Last Updated Nov 6, 2015 at 6:16 am PST

The Port Mann Bridge (Courtesy pmh1project.com)
Summary

Member of Eco-Fiscal Commission explains merits of bridge tolling.

The problem is our roads are free, says bridge tolling advocate.

SURREY (NEWS 1130) – One of the people behind an eye-brow raising report recommending the tolling of all local bridges defended the idea in front of a crowd in Surrey Thursday night.

“The incentives are screwed up on our roads,” explained Chris Ragan with the Ecofiscal Commission, which issued the bridge tolling report this week.

“Canadians are ready for this discussion,” he added.

He says what it comes down to is our roads are free, so people use them, to the point of over-using them. Congestion pricing, he told the crowd, is a way of pricing the problem, so that people have financial incentives to look for alternatives to getting around.

But forum guest Maureen Cureton, manager of the environment portfolio at Vancity, worries what pricing will do to the middle and lower classes. And she fears that bridge-fees that fluctuate according to time of day won’t be well received.

“I think there is still a challenge, in that you need to redesign your cities for alternatives to transport.
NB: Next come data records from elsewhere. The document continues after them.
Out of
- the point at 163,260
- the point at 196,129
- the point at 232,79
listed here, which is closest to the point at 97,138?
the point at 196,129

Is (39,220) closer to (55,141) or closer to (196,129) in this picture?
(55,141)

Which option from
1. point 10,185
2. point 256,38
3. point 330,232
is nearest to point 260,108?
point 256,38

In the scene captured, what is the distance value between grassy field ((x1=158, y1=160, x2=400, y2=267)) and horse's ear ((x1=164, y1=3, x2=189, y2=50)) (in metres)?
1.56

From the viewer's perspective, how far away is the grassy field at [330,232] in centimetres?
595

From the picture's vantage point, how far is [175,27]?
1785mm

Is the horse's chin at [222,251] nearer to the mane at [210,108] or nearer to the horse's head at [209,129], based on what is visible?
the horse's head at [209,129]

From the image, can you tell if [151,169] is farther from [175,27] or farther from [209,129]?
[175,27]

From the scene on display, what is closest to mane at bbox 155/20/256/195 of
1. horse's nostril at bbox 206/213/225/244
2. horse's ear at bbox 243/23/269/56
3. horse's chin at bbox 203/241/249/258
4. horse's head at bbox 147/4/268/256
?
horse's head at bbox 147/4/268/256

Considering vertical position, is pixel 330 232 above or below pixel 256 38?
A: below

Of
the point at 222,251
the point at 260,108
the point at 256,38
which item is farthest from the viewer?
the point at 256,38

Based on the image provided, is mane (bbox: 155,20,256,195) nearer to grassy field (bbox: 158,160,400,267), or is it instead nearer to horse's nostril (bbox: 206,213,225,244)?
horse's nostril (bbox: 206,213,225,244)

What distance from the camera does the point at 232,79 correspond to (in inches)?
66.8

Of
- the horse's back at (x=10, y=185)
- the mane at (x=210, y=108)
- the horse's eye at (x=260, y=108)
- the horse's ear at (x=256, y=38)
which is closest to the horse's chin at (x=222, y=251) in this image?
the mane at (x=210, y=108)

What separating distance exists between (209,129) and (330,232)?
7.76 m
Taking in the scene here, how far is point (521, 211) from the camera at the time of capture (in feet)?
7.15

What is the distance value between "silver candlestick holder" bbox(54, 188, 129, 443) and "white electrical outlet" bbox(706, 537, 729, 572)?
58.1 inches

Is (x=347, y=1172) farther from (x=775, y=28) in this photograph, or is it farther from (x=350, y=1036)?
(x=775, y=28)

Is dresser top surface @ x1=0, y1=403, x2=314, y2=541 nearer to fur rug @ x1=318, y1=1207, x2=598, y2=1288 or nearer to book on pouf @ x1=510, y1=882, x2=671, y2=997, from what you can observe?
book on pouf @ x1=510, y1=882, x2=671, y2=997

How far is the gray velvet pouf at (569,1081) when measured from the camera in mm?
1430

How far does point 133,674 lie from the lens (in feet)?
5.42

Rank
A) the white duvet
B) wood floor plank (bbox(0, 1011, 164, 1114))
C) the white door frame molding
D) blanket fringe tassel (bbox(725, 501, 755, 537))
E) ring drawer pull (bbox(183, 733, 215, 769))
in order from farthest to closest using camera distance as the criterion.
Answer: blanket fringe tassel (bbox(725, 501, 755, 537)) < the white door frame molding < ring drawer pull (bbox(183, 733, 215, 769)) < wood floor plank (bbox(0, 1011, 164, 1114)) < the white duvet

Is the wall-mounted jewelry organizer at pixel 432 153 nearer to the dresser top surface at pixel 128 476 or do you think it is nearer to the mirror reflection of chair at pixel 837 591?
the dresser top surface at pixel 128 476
It’s nice to say you can change your habits, but a lot of people can’t change the time they go to work.”

Surrey city councillor Bruce Hayne came away from the forum a believer.

“Bridge tolls would raise the same amount of money (as from any other source), and we would get the same infrastructure upgrades, but if we can alter behaviour we can make that infrastructure last longer.”

Hayne says congestion pricing could go a long way to maximizing road and transit capacity.